• ASSIGNMENT
Reproduce each line of the data below verbatim, omitting the pictures.

[Dataset records]
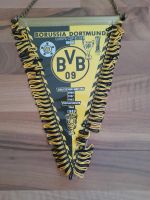 BVB Wimpel Hessen - Lohfelden Vorschau
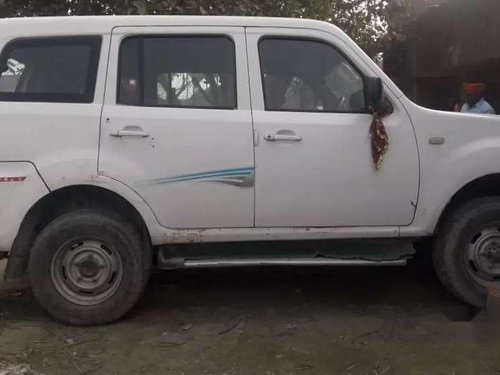 2009 Tata Sumo MT for sale in Muzaffarpur 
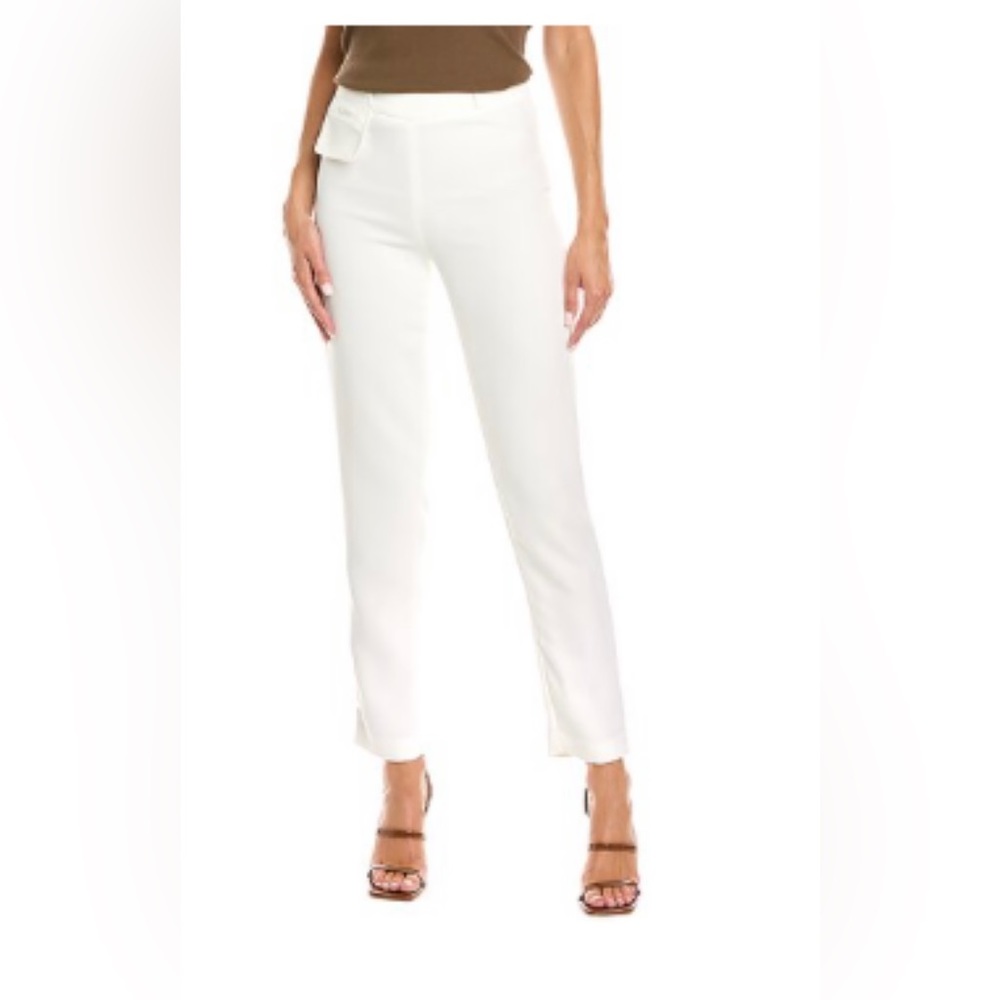 Armani Exchange Martini trouser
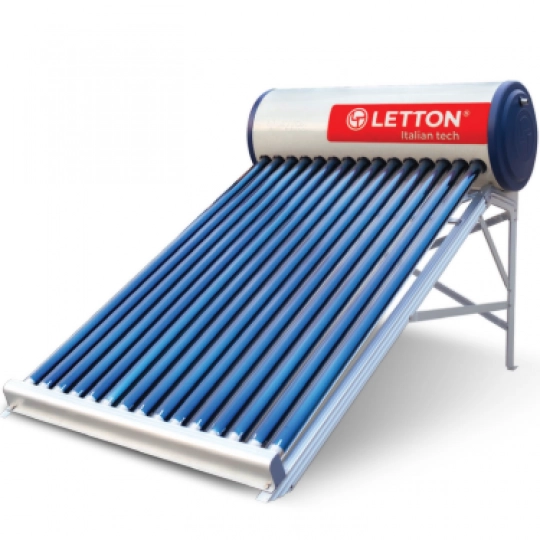 NLMT LETTON PPR-LNL- 58-15-160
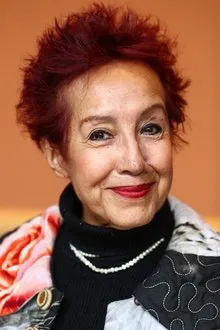 Margarita Irún profile picture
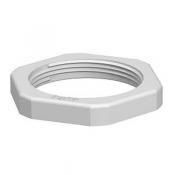  Contre-�crou PG48 Polyamide gr 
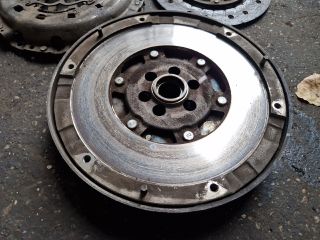 bontott VW PASSAT B5 Kuplung Szett Lendkerékkel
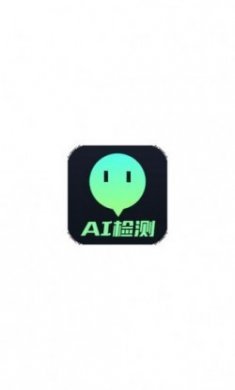 慧眼探探app最新版
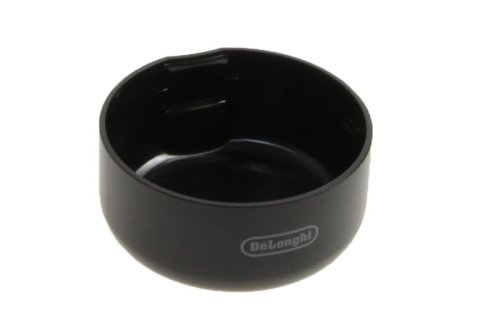 Drip tray
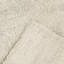Tapis beige Cristall-1740049811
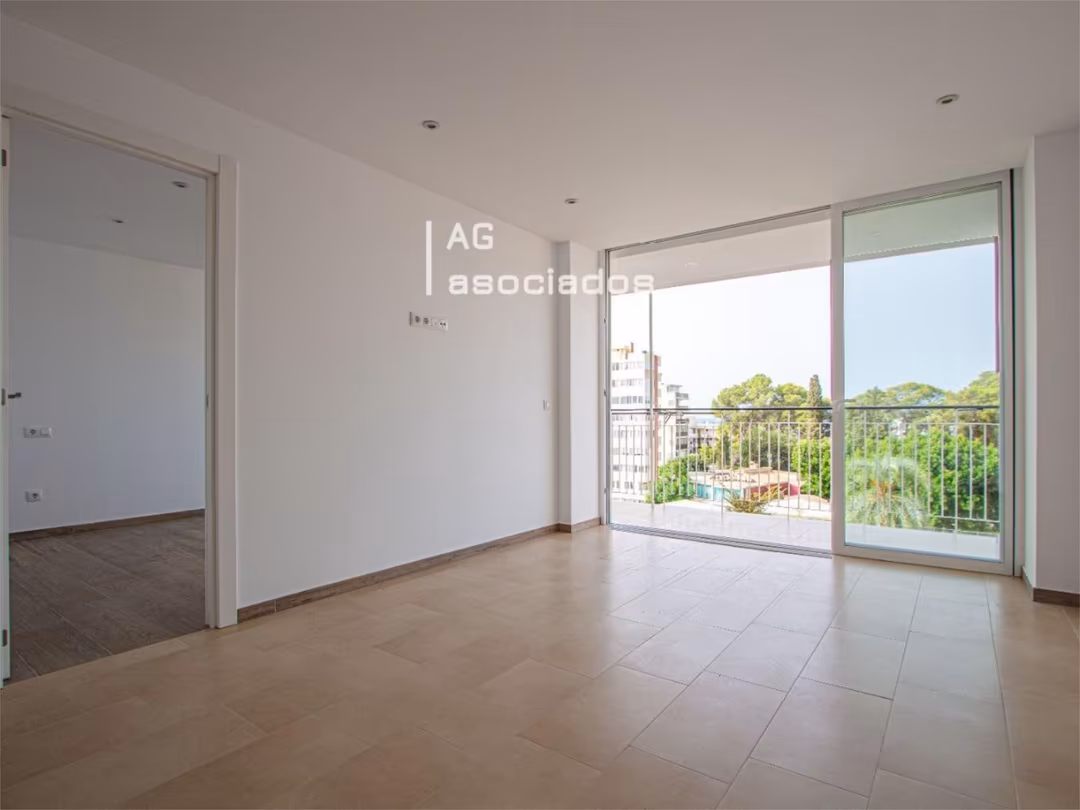 Apartamento en  Carrer de Saridakis 11 - Foto 5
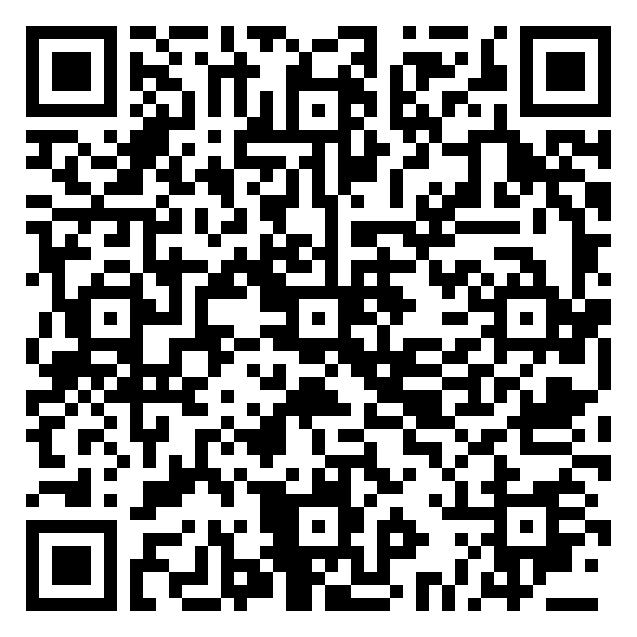 kod QR z danymi kontaktowymi 12014758100000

• SOLUTION TO THIS PROBLEM
 BVB Wimpel Hessen - Lohfelden Vorschau
 2009 Tata Sumo MT for sale in Muzaffarpur 
 Armani Exchange Martini trouser
 NLMT LETTON PPR-LNL- 58-15-160
 Margarita Irún profile picture
  Contre-�crou PG48 Polyamide gr 
 bontott VW PASSAT B5 Kuplung Szett Lendkerékkel
 慧眼探探app最新版
 Drip tray
Tapis beige Cristall-1740049811
 Apartamento en  Carrer de Saridakis 11 - Foto 5
 kod QR z danymi kontaktowymi 12014758100000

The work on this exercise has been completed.